Consigne de l'exercice :: D'après le texte cité, sur combien de réformes Sarkozy concentre-t-il ses efforts après l'échec électoral du printemps ?

Texte cité ::
========================================================================

Mais il y a aussi du nouveau, et une terrible ironie du sort dans cette situation politique. Amendé par l’échec électoral du printemps, Sarkozy change de méthode et concentre ses efforts sur une seule réforme. Ce faisant, il se crée un talon d’Achille et désigne un fusible. Mais il n’est pas dans sa nature, ce qui est plutôt à son crédit, de lâcher les fusibles. Sans croire à un complot préalable (où a-t-on vu que les opposants à la réforme des retraites de 2003 aient cherché à discréditer François Fillon ?), on peut penser que cette obstination présidentielle a ensuite nourri la dynamique inquisitoriale de la presse, encouragé les employés mécontents, voire inspiré quelques vengeances suisses contre le ministre qui avait acheté le listing des fraudeurs. Toujours est-il que la victoire sur les retraites, qui reste probable, les Français et les dirigeants syndicaux ne faisant pas le lien entre l’affaire et la réforme, contrairement au Président, sera gâchée. Premier effet politique et premier reflet de la situation française : réforme inévitable mais accompagnée de grimace et sans satisfecit à ses auteurs.

========================================================================

Lignes ::
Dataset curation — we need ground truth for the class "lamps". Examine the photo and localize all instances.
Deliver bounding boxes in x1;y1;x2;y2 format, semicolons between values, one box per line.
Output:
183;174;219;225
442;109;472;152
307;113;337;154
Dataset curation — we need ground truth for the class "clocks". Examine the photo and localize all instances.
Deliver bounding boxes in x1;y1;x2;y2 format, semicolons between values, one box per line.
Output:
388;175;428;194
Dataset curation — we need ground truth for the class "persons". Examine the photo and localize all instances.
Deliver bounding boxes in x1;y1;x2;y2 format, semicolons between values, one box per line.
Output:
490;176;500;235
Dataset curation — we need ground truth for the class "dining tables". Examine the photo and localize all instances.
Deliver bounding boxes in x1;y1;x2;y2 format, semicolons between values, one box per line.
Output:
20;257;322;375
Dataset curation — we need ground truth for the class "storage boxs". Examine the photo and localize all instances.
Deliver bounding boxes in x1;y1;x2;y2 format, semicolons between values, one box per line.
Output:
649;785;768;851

========================================================================

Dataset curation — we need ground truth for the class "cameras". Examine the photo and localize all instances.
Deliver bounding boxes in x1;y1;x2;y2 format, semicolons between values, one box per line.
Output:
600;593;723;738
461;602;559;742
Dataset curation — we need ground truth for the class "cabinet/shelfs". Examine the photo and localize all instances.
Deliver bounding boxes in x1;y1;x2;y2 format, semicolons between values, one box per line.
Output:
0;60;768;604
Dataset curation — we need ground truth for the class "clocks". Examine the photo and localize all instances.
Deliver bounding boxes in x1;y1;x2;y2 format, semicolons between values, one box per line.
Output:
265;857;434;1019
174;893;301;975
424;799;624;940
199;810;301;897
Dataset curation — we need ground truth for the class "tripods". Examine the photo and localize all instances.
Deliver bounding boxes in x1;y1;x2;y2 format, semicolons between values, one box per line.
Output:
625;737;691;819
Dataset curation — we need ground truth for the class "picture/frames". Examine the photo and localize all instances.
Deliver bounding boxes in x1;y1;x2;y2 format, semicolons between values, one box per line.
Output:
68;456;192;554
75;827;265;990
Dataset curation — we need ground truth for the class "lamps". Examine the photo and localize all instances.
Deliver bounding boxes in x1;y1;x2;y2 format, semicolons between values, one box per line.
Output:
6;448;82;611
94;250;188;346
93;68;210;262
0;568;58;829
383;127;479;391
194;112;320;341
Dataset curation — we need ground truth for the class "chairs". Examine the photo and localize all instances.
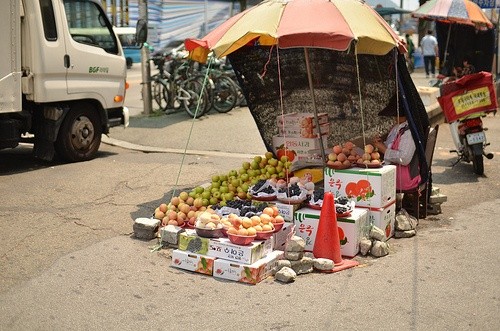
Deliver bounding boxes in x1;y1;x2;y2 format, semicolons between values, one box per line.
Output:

========================================================================

Réponse complète :: Il concentre ses efforts sur une seule réforme.